TASK OBJECTIVE:
Transcribe nothing but the lines from the one with "Is point (313, 52)" to the end of the entries, both included, keeping each exact and leaving every picture out.

PROVIDED RECORDS:
----------------
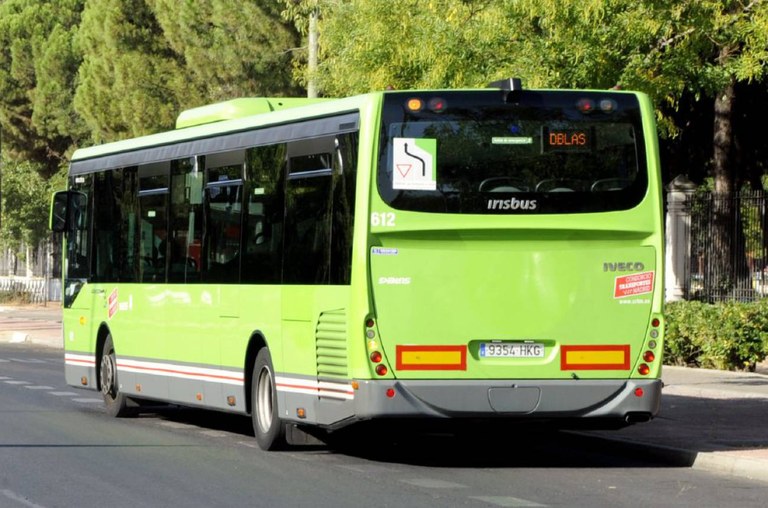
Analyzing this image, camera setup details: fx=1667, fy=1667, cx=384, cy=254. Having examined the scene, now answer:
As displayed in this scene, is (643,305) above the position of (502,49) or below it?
below

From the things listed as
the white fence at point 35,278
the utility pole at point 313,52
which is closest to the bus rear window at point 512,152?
the utility pole at point 313,52

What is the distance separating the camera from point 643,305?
1339 centimetres

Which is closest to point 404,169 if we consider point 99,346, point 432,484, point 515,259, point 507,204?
point 507,204

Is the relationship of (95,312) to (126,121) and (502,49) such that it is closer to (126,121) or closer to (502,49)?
(502,49)

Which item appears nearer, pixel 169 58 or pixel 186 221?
pixel 186 221

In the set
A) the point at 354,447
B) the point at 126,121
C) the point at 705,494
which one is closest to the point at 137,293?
the point at 354,447

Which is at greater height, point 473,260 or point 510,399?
point 473,260

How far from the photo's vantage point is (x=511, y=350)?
13180 millimetres

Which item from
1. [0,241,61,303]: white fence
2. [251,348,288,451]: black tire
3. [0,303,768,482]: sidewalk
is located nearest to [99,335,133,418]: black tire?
[251,348,288,451]: black tire

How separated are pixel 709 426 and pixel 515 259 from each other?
164 inches

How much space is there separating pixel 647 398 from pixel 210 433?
5.30m

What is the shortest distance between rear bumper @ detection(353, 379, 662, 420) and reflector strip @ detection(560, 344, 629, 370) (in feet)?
0.43

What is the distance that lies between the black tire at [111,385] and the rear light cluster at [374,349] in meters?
6.51

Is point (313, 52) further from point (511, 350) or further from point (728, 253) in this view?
point (511, 350)
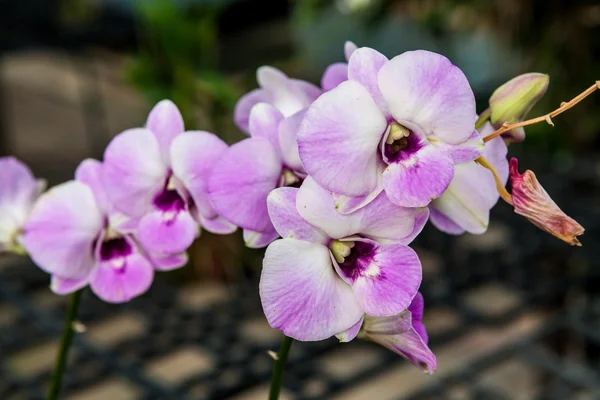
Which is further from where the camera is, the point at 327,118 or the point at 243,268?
the point at 243,268

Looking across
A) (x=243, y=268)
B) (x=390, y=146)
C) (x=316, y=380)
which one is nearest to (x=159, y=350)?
(x=316, y=380)

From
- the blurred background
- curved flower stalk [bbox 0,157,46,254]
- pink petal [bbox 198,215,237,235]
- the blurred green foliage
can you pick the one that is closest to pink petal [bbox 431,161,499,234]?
pink petal [bbox 198,215,237,235]

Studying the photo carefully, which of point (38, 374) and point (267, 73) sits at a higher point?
point (267, 73)

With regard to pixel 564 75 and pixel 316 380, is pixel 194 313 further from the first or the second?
pixel 564 75

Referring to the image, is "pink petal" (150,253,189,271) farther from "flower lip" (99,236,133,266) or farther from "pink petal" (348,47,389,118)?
"pink petal" (348,47,389,118)

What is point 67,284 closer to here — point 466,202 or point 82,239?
point 82,239

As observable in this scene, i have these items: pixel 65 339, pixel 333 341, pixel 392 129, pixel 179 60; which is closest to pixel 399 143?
pixel 392 129

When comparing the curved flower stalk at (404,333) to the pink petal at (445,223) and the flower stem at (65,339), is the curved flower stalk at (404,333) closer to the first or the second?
the pink petal at (445,223)
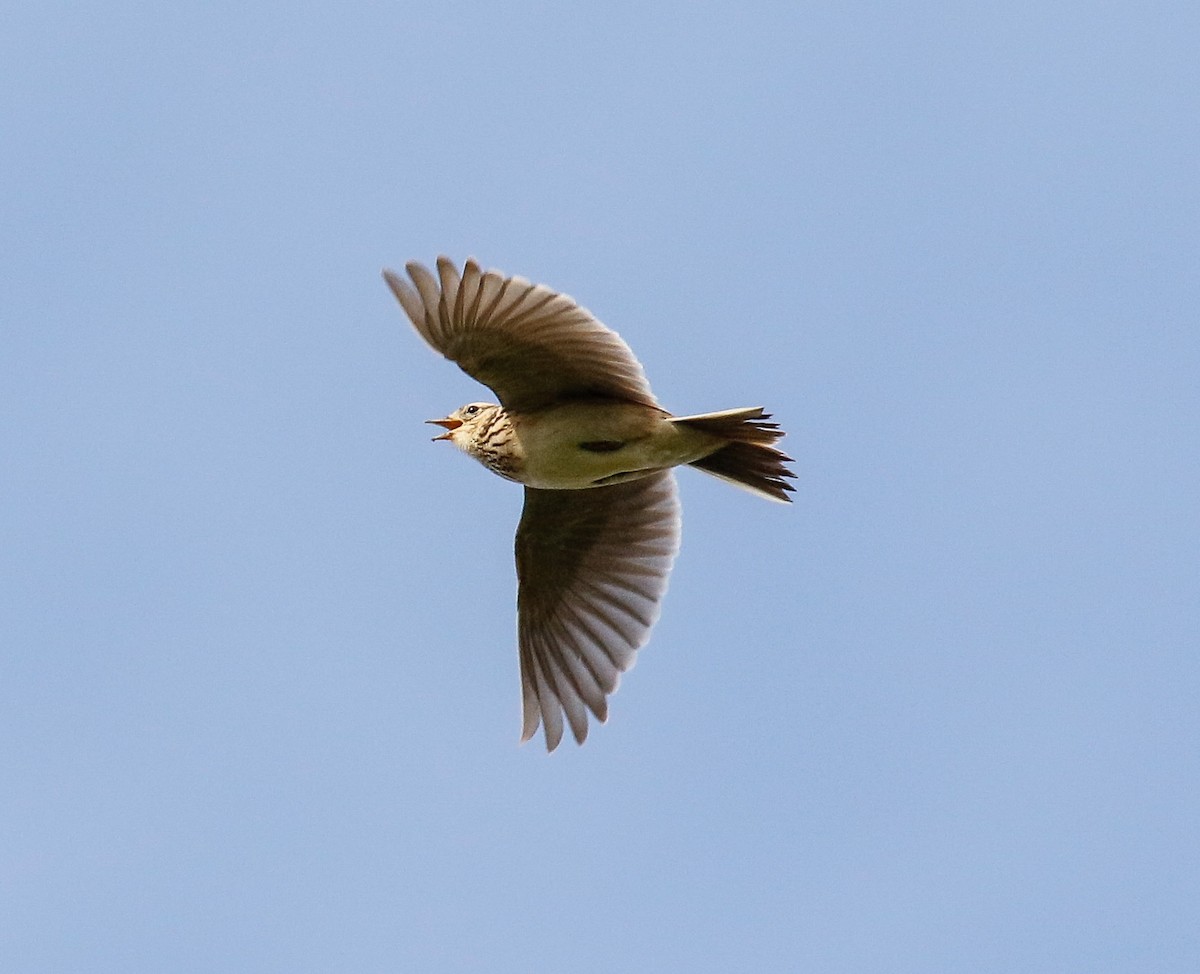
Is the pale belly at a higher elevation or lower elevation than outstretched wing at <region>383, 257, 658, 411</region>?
lower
----------------
RESPONSE BELOW:
Is point (313, 52) further from point (511, 350) or further from point (728, 253) in this view?
point (511, 350)
Which is further from where the camera is, the point at 327,118 or the point at 243,268?
the point at 243,268

Looking across
A) (x=243, y=268)
B) (x=390, y=146)
C) (x=316, y=380)
which one is nearest to (x=159, y=350)?
(x=316, y=380)

From
- the blurred background
- curved flower stalk [bbox 0,157,46,254]
- pink petal [bbox 198,215,237,235]
- the blurred green foliage
can you pick the one that is closest to pink petal [bbox 431,161,499,234]?
pink petal [bbox 198,215,237,235]

Studying the photo carefully, which of point (38, 374) and point (267, 73) sits at a higher point?
point (267, 73)

With regard to pixel 564 75 and pixel 316 380, is pixel 194 313 further from the first or the second?
pixel 564 75

Referring to the image, is "pink petal" (150,253,189,271) farther from "flower lip" (99,236,133,266) or farther from "pink petal" (348,47,389,118)?
"pink petal" (348,47,389,118)

What is point 67,284 closer to here — point 466,202 or point 82,239?
point 82,239

As observable in this scene, i have these items: pixel 65 339, pixel 333 341, pixel 392 129, pixel 179 60; which is closest to pixel 399 143?
pixel 392 129

When comparing the curved flower stalk at (404,333) to the pink petal at (445,223) and the flower stem at (65,339), is the curved flower stalk at (404,333) closer to the first or the second?
the pink petal at (445,223)
Is the pale belly at a higher elevation or lower elevation than outstretched wing at <region>383, 257, 658, 411</region>?
lower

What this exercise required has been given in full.